HPC
Note: As of January 2023, the PMACS HPC is generally only used for burst compute in special circumstances. Please contact Yoseph before using this system.
Access HPC
I am working on this page, it is not complete yet but there were a lot of HPC questions coming up so I thought I could at least start the effort.
Log Into Submit Host
tbd
Example MAJIQ Job
tbd
Non-Release MAJIQ
Install
ssh into mercury.pmacs.upenn.edu
run: module add git python/3.6.1
run: pip3 install --user cython numpy pysam -U
run: pip3 install --user git+https://bitbucket.org/biociphers/majiq.git#majiq -U
Running
bsub -N <job_name> -e <err_file> -o <stdout> -M <MEMORY> -q <queue> -R "span [hosts=1] rusage [mem=MEMORY]" bash <your_script.sh>
E.g. `bsub -N calebsjob -e err -o out -n 7 -M 5000 -q normal -R "span [hosts=1] rusage [mem=5000]" bash caleb.sh`
Static Directory
tbd
Transferring Files
consign.pmacs.upenn.edu - SSH only. Submit host. Check and submit jobs.

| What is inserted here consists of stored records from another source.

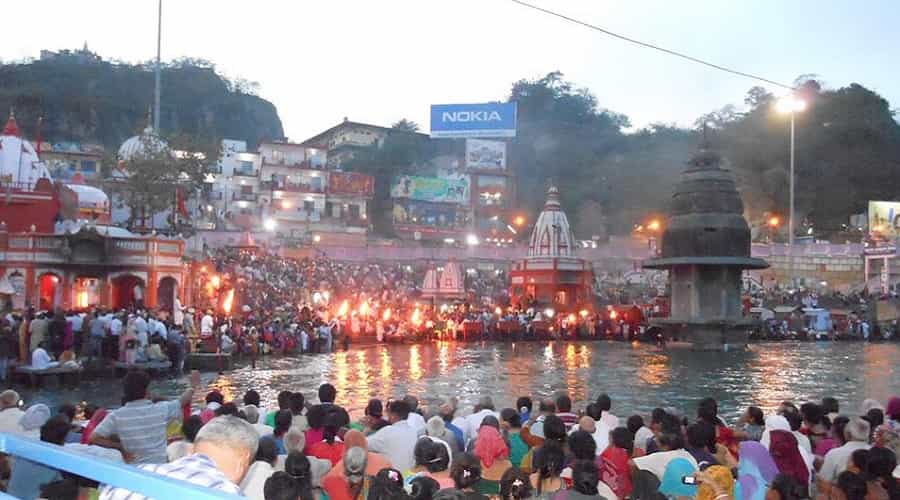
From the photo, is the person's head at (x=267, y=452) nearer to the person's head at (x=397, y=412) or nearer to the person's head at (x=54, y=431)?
the person's head at (x=54, y=431)

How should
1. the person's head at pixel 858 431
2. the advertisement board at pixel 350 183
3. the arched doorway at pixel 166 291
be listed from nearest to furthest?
the person's head at pixel 858 431, the arched doorway at pixel 166 291, the advertisement board at pixel 350 183

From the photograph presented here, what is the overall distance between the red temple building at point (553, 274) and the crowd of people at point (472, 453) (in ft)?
133

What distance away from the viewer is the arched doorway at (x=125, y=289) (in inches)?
1460

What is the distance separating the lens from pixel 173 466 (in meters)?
3.14

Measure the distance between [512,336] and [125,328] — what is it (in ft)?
79.1

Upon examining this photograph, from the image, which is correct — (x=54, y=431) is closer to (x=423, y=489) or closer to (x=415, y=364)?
(x=423, y=489)

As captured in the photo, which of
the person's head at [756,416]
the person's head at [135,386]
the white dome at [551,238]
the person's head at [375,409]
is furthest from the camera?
the white dome at [551,238]

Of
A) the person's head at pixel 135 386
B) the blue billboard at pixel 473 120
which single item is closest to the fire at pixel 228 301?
the blue billboard at pixel 473 120

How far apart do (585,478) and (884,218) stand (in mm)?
74634

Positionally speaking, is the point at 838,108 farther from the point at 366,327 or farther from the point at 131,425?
the point at 131,425

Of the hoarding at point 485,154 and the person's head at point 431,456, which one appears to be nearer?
the person's head at point 431,456

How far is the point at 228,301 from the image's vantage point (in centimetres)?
3938

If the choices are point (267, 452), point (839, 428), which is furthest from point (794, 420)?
point (267, 452)

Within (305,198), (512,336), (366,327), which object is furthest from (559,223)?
(305,198)
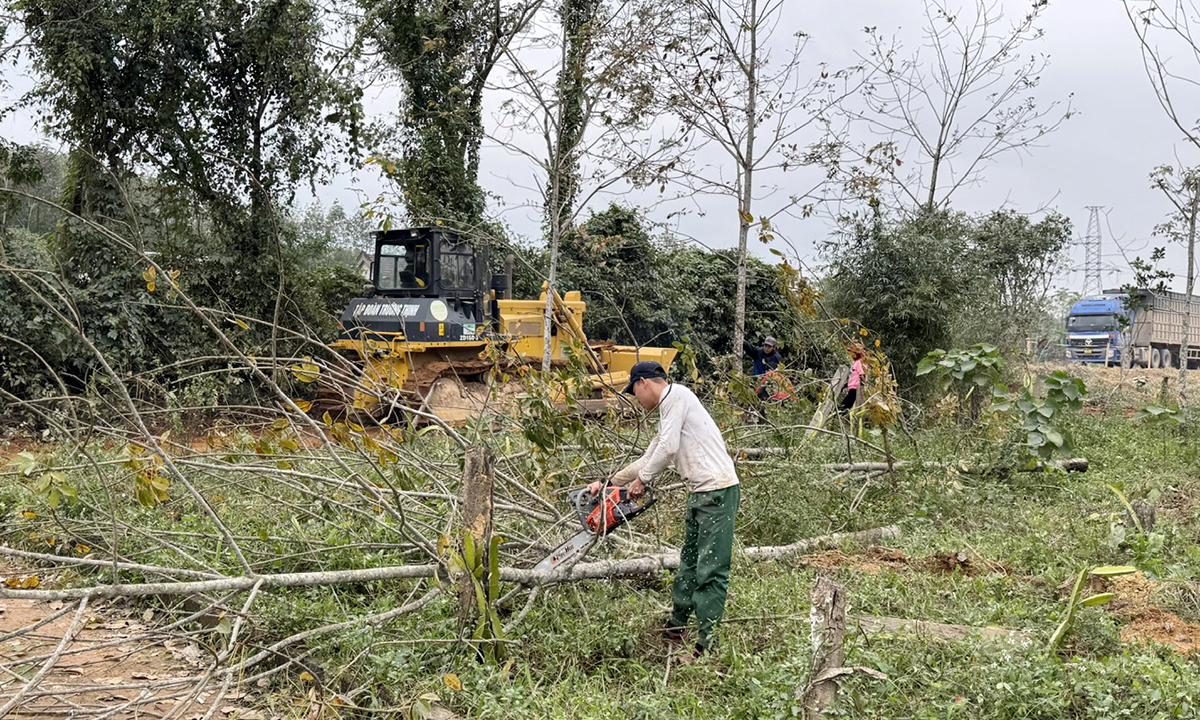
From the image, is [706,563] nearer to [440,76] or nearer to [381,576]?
[381,576]

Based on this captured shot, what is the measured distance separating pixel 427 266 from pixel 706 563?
8949mm

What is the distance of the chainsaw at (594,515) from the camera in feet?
16.6

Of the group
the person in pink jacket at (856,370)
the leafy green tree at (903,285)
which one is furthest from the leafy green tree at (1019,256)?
the person in pink jacket at (856,370)

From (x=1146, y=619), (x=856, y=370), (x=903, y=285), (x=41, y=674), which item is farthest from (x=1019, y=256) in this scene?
(x=41, y=674)

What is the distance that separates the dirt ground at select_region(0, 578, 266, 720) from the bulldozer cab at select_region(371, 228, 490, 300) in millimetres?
7352

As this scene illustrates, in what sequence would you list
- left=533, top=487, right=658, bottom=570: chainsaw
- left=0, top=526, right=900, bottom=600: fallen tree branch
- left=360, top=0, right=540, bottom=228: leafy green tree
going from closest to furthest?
1. left=0, top=526, right=900, bottom=600: fallen tree branch
2. left=533, top=487, right=658, bottom=570: chainsaw
3. left=360, top=0, right=540, bottom=228: leafy green tree

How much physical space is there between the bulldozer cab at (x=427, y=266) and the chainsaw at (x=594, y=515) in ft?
27.1

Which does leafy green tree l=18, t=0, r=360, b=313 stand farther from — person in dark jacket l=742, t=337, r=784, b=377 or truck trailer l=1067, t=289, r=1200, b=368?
truck trailer l=1067, t=289, r=1200, b=368

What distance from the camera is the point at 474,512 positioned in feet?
15.4

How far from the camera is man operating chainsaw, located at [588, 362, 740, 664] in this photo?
4973 mm

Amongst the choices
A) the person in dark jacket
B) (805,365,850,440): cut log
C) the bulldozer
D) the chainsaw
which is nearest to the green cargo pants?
the chainsaw

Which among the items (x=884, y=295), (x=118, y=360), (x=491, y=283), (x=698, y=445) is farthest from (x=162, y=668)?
(x=884, y=295)

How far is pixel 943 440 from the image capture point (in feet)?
34.3

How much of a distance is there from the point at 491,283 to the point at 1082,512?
9176mm
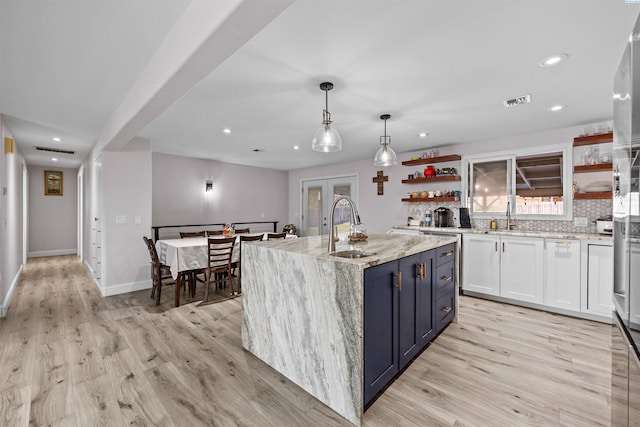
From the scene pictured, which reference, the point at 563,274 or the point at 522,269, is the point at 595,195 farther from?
the point at 522,269

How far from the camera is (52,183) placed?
23.8ft

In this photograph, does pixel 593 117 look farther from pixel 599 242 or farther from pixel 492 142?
pixel 599 242

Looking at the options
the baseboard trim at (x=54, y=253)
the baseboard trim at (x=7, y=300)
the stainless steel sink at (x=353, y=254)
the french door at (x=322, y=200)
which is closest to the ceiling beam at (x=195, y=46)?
the stainless steel sink at (x=353, y=254)

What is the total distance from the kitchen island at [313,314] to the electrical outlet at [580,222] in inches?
106

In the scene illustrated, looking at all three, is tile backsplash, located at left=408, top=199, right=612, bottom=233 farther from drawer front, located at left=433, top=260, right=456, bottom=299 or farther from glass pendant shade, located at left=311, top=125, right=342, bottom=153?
glass pendant shade, located at left=311, top=125, right=342, bottom=153

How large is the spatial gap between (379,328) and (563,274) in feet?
9.63

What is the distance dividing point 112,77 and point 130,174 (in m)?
2.20

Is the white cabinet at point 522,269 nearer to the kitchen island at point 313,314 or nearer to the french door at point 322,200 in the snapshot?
the kitchen island at point 313,314

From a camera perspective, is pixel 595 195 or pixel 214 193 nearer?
pixel 595 195

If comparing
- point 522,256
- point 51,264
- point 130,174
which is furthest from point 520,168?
point 51,264

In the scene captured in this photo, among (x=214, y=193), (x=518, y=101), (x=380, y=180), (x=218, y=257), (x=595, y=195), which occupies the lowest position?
(x=218, y=257)

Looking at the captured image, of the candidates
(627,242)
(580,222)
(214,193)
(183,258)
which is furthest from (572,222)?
(214,193)

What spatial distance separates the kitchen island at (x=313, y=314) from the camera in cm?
167

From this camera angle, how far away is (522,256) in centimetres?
363
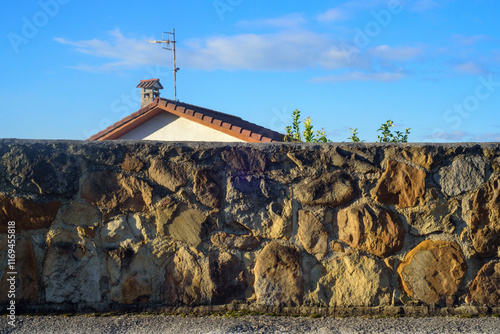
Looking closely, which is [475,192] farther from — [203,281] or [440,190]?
[203,281]

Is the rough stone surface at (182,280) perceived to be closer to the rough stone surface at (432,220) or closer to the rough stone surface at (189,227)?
the rough stone surface at (189,227)

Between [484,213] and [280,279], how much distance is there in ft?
4.05

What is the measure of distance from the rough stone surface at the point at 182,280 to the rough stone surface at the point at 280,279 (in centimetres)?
37

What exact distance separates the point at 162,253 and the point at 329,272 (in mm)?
970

mercury.pmacs.upenn.edu - SSH but also has outbound network allowed. Used to download to the HPC (wget, subversion, git, etc.)
Common Queue Commands
Check the LSF documentation for further information.

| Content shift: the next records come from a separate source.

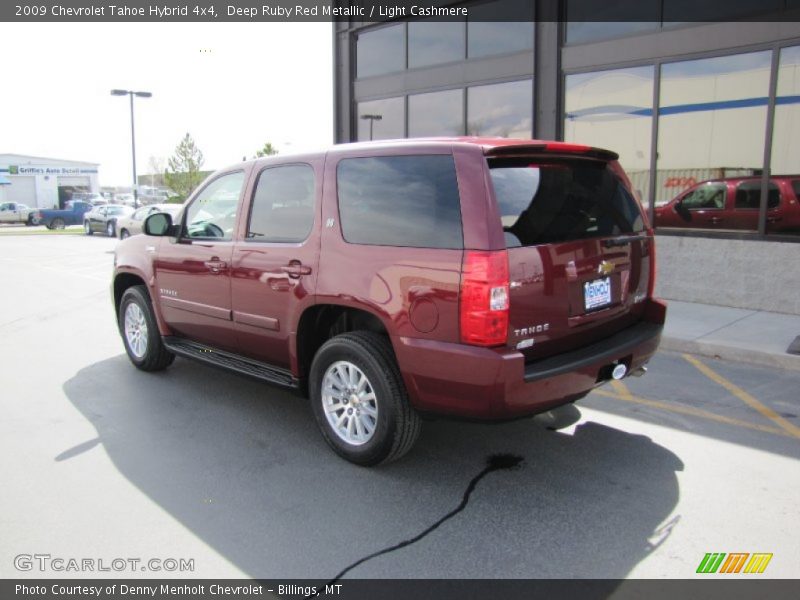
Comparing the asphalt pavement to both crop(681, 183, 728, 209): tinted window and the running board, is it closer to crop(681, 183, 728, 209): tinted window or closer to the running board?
the running board

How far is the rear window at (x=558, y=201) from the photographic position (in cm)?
341

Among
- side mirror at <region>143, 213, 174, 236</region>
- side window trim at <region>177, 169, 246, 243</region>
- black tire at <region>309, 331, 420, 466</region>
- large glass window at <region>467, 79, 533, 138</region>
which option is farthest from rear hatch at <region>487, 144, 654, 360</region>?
large glass window at <region>467, 79, 533, 138</region>

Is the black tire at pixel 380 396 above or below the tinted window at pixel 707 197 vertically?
below

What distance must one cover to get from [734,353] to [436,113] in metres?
7.83

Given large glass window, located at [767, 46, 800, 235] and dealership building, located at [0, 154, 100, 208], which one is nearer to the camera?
large glass window, located at [767, 46, 800, 235]

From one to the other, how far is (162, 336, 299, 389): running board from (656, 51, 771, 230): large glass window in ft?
23.2

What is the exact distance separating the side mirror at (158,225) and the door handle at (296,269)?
1717 mm

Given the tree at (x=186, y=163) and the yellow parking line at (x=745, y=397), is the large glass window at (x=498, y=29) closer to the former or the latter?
the yellow parking line at (x=745, y=397)

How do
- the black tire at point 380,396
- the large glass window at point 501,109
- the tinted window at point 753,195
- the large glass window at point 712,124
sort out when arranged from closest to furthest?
the black tire at point 380,396, the tinted window at point 753,195, the large glass window at point 712,124, the large glass window at point 501,109

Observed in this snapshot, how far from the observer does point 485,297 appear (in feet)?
10.5

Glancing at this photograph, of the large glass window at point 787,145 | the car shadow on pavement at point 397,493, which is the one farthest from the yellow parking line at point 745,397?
the large glass window at point 787,145

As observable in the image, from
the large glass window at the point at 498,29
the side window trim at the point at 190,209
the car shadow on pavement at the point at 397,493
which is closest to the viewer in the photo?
the car shadow on pavement at the point at 397,493

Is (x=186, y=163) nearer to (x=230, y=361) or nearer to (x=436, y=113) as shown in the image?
(x=436, y=113)

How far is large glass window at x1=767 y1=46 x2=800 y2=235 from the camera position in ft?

bjobs - Check job statuses
ibash - log onto a worker node
Questions or Concerns?
Submit a ticket at https://helpdesk.pmacs.upenn.edu under the "Systems" queue or email PMACS-SYS-SCI@lists.upenn.edu with all your LPC questions.
Storage
A Warning
Storage costs a lot, you should keep 1TB or below data owned by your user account.
Where to Store Data (AKA The Capitalistic model)
Home Directory - /home/<username> or ~/
For small or sensitive jobs, default to using your home directory. This will be the only space where you have control over the files.
Unbacked Up Directories (15TB each) - /project/yosephblab/
General Use.
Finding Data
tbd
Available Barash Lab Hosts
tbd
Useful Commands
To help mitigate issue where users are controlling nodes, we'll have to include the following arguments in every job submission:
bsub -n 7 -R "span[ptile=7]" < job.sh
For example, if you are running STAR with 7 threads, the -n 7 in the bsub command ensures that you get 7 cores for the job and -R "span[ptile=7]" ensures that you get those 7 cores on the same machine, in most cases, for example running STAR or MAJIQ, you do need the cores on the same machine. General rule is that number of threads required == number of cores requested. Each machine on LPC has 15 cores, so don't request more than 7 cores unless you absolutely need to.
To increase memory you can use the -M option, for example the following option in your bsub command asks the lsf for 10 GB of RAM for the job:
-M 10240
Interactive mode on specific machine:
bsub -Is -m "mamut" -q barash_interactive 'bash'
Don't use the interactive bash if you need to run computationally heavy jobs, use the normal bsub command. The lsf system doesn't keep track of the resources used by the ibash and you can cause the machine to crash or other jobs to fail.
Check hosts statuses:
bhosts barash_exe